→ **Listed entries**:
- - - - - - -

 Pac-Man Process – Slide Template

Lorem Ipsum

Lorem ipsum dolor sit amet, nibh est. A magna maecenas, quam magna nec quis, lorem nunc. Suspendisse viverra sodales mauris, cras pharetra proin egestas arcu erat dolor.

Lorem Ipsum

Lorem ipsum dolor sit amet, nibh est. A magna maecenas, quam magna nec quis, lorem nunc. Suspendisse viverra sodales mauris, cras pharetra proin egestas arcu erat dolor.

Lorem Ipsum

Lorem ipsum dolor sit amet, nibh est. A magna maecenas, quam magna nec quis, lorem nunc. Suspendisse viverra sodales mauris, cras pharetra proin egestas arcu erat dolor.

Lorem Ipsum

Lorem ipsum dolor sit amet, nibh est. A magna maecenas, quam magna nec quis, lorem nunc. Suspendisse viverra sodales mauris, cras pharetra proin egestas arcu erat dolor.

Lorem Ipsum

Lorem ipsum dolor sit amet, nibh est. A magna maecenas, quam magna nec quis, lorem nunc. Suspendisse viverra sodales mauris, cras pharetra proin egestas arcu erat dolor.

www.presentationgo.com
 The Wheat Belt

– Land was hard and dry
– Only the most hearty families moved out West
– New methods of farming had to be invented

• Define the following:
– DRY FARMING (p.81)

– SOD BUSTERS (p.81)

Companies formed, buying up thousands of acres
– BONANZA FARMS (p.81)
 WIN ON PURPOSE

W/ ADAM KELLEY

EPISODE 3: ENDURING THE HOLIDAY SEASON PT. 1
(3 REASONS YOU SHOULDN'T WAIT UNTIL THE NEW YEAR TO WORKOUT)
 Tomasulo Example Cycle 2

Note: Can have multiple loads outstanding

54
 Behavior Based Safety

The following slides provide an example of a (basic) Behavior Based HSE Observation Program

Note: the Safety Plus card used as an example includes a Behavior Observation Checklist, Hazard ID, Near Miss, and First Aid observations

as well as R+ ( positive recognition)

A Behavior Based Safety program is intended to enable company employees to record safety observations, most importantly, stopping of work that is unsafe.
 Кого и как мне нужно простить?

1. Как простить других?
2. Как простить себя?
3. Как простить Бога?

- - - - - - -

→ **Exercise goal**:
Only the lines from the one containing "Note: Can have multiple loads outstanding" through the final line of the material should be printed, each word for word. Both of those lines count.

→ **Response box**:
Note: Can have multiple loads outstanding

54
 Behavior Based Safety

The following slides provide an example of a (basic) Behavior Based HSE Observation Program

Note: the Safety Plus card used as an example includes a Behavior Observation Checklist, Hazard ID, Near Miss, and First Aid observations

as well as R+ ( positive recognition)

A Behavior Based Safety program is intended to enable company employees to record safety observations, most importantly, stopping of work that is unsafe.
 Кого и как мне нужно простить?

1. Как простить других?
2. Как простить себя?
3. Как простить Бога?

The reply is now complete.